Ich finde es sehr bedauerlich, dass Hermann von Salza und auch die Leistung seines Ordens so in die Vergessenheit geraten ist. Es verwundert dabei besonders, dass auch die Internationale historische Kommission zur Erforschung des Deutschen Ordens aus meiner Sicht nicht die notwendigen Aspekte setzt. Es ist uns zwar gelungen, die Unterstützung der Historischen Kommission für das Ordensensemble in Nägelstedt bei Bad Langensalza zu erhalten, die dieses als europaweit einmalig eingestuft hat, was wir als sehr wichtig ansehen. Von unserem Hochmeister, der in diesem Jahr den achthundertsten Jahrestag seiner Wahl zu diesem Amt hatte, was völlig unbeachtet geblieben ist, wurde auf einer Tagung im Herbst 2009 in Bad Langensalza nur seine Herkunft aus den Salza beim Kloster Homburg nahe der Unstrut, dem heutigen Bad Langensalza angezweifelt. Ich habe jedoch in den vergangenen Monaten sehr viele Quellen "durchforstet" und kann Ihnen heute sagen, dass der Stammort mit sehr großer Sicherheit die im 13. Jahrhundert Salza genannte Stadt ist, die heute die Kur- und Rosenstadt Bad Langensalza heißt. Aus einer über 400 Seiten umfassenden aber noch keinesfalls abgeschlossenen Dokumentation habe ich die wichtigsten Erkenntnisse zusammengefasst. Die Stadt Bad Langensalza wird diese Darlegung der Internationalen historischen Kommission zur Erforschung des Deutschen Ordens zukommen lassen, und sie um eine Stellungnahme bitten.

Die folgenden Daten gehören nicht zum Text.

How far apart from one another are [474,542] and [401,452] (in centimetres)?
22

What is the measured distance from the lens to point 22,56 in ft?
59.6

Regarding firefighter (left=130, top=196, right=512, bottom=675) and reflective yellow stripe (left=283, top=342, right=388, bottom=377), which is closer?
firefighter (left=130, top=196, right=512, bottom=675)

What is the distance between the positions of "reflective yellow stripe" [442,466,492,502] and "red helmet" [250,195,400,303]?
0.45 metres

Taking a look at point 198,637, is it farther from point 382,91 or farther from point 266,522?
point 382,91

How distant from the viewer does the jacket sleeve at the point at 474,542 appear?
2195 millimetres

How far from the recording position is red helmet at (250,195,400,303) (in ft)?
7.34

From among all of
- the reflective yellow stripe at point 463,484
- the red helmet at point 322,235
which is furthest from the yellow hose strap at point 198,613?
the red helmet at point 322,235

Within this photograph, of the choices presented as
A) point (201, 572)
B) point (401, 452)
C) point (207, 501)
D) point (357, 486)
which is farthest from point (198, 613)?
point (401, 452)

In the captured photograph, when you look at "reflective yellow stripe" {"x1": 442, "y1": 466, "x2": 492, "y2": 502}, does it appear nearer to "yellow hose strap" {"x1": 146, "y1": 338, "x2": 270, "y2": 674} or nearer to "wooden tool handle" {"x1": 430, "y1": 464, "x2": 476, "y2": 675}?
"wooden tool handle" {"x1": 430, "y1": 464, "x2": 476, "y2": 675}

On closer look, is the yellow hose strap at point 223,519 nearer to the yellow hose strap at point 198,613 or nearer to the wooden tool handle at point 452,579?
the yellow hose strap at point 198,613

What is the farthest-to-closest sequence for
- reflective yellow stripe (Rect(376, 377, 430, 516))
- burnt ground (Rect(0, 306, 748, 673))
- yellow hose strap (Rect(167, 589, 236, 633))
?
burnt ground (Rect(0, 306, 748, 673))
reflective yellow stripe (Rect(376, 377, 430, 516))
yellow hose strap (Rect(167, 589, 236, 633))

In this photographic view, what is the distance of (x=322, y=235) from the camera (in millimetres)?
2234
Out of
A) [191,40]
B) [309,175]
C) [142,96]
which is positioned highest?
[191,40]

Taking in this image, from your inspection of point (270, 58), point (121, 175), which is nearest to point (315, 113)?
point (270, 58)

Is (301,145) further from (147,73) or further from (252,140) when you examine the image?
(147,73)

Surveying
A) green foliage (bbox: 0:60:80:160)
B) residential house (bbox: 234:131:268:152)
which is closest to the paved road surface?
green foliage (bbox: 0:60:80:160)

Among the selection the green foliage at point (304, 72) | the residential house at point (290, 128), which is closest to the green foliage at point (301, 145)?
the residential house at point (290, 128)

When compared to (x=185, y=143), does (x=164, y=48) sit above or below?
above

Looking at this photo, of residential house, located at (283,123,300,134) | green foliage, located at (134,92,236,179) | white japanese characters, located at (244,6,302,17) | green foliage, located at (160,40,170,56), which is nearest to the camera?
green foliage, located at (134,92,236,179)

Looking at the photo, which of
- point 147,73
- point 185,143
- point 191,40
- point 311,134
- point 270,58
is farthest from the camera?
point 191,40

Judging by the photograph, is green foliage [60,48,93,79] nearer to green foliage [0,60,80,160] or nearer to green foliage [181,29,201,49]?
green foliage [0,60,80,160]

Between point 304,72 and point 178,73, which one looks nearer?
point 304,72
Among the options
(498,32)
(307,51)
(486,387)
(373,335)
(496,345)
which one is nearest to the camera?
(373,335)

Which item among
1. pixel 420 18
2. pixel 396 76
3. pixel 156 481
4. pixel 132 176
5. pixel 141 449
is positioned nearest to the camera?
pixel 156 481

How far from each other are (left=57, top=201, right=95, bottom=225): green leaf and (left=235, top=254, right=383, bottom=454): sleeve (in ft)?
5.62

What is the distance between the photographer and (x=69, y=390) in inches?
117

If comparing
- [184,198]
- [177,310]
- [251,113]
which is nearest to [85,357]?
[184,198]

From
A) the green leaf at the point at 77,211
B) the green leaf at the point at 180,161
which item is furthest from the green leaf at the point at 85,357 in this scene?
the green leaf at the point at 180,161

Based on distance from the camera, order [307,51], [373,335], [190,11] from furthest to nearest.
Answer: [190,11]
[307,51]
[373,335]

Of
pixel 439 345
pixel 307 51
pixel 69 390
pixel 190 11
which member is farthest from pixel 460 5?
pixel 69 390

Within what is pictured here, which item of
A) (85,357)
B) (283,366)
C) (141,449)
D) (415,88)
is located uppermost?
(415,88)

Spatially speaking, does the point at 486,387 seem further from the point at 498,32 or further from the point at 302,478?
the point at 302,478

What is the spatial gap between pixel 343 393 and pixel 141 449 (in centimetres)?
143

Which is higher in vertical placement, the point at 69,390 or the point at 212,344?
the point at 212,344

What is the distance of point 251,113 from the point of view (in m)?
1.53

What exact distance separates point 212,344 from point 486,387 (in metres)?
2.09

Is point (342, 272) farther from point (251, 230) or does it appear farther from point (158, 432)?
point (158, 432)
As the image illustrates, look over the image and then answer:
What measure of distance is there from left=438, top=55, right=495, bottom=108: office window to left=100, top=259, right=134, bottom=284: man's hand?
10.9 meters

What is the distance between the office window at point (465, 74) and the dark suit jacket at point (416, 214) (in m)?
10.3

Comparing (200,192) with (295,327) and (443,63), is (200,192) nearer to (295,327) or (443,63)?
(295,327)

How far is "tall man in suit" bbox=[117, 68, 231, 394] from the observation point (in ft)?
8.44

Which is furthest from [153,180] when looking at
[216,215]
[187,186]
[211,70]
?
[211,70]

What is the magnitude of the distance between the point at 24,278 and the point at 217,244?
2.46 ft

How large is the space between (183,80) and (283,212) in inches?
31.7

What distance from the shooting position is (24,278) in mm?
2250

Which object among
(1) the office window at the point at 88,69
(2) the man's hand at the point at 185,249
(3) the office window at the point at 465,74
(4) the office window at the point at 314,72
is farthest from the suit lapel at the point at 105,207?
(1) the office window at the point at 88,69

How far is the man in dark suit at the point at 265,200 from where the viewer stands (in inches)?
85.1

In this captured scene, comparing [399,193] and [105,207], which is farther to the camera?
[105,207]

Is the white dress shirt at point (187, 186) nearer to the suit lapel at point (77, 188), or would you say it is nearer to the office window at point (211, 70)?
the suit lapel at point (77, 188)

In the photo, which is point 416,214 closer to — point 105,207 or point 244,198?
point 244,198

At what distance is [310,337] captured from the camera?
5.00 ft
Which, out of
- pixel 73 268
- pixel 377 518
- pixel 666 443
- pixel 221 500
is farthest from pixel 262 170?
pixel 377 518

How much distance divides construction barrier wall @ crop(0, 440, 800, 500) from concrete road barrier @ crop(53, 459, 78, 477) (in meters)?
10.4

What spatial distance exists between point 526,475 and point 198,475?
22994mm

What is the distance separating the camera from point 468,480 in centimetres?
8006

Meine bisherigen Arbeiten zu Thema Hermann von Salza sind auf meiner Internetseite "hermann-von-salza.de" einzusehen. Ich hoffe auch in einigen Wochen Teile der Datenbank ins Internet stellen zu können. Ich würde mich auch über eine Zusammenarbeit zu diesem Thema mit anderen daran Interessierten freuen. Allein stößt man oft an seine Grenzen. Im Frühjahr dieses Jahres wurde eine Interessengemeinschaft zur Erforschung des Deutschen Ordens in Nägelstedt um Umgebung innerhalb des Dorfkulturvereins Nägelstedt e. V. gegründet. Sie soll die Geschichte und das Wirken des Deutschen Ordens im Unstrut-Hainich-Kreis erforschen und Anregungen für die Nutzung des mittelalterlichen Komturhofes in Nägelstedt erarbeiten. Nirgends in Thüringen ist auf einer ca. 30 km langen Strecke, entlang der Unstrut, eine solche Konzentration von Ordensstandorten zu finden wie hier in unserem Unstrut-Hainich-Kreis.

Die verstärkte Erforschung dieser mittelalterlichen Thüringischen Geschichte erscheint mir sehr notwendig.

Dieter Deubner Hohenleuben im September 2010. Mitglied der Interessengemeinschaft zur Erforschung des Deutschen Ordens in Nägelstedt und Umgebung im Dorfkulturverein Nägelstedt e. V.